-- Start Record extracts --
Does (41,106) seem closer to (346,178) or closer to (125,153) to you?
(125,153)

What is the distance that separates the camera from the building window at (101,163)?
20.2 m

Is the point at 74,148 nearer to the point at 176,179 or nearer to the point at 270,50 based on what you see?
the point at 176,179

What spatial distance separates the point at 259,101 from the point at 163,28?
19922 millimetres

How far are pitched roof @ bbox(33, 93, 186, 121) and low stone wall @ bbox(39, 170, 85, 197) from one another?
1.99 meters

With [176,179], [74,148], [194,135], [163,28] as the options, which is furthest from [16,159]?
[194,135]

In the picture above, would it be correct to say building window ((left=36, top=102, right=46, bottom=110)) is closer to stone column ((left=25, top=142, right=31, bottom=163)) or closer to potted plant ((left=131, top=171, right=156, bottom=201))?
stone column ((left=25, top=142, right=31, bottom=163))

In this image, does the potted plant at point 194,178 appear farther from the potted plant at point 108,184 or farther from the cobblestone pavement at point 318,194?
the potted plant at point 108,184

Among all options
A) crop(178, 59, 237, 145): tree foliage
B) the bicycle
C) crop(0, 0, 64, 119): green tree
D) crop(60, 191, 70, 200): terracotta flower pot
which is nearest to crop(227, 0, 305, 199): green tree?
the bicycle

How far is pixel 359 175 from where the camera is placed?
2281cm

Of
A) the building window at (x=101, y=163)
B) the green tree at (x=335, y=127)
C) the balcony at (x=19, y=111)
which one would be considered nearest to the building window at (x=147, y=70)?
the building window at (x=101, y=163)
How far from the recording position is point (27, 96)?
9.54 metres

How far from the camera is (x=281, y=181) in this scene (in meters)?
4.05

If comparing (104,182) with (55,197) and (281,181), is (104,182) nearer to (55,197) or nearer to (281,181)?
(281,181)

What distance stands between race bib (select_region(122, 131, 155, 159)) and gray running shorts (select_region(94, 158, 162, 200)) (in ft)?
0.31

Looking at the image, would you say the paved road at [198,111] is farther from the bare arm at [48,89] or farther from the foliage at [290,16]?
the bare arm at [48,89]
-- End Record extracts --
### Set exercise:
Copy the records word for word, from the very first line of the records through the line containing "1.99 meters", including both of those lines.

### Completed task:
Does (41,106) seem closer to (346,178) or closer to (125,153) to you?
(125,153)

What is the distance that separates the camera from the building window at (101,163)?
20.2 m

Is the point at 74,148 nearer to the point at 176,179 or nearer to the point at 270,50 based on what you see?
the point at 176,179

What spatial distance separates the point at 259,101 from the point at 163,28?
19922 millimetres

How far are pitched roof @ bbox(33, 93, 186, 121) and low stone wall @ bbox(39, 170, 85, 197) from one another?
1.99 meters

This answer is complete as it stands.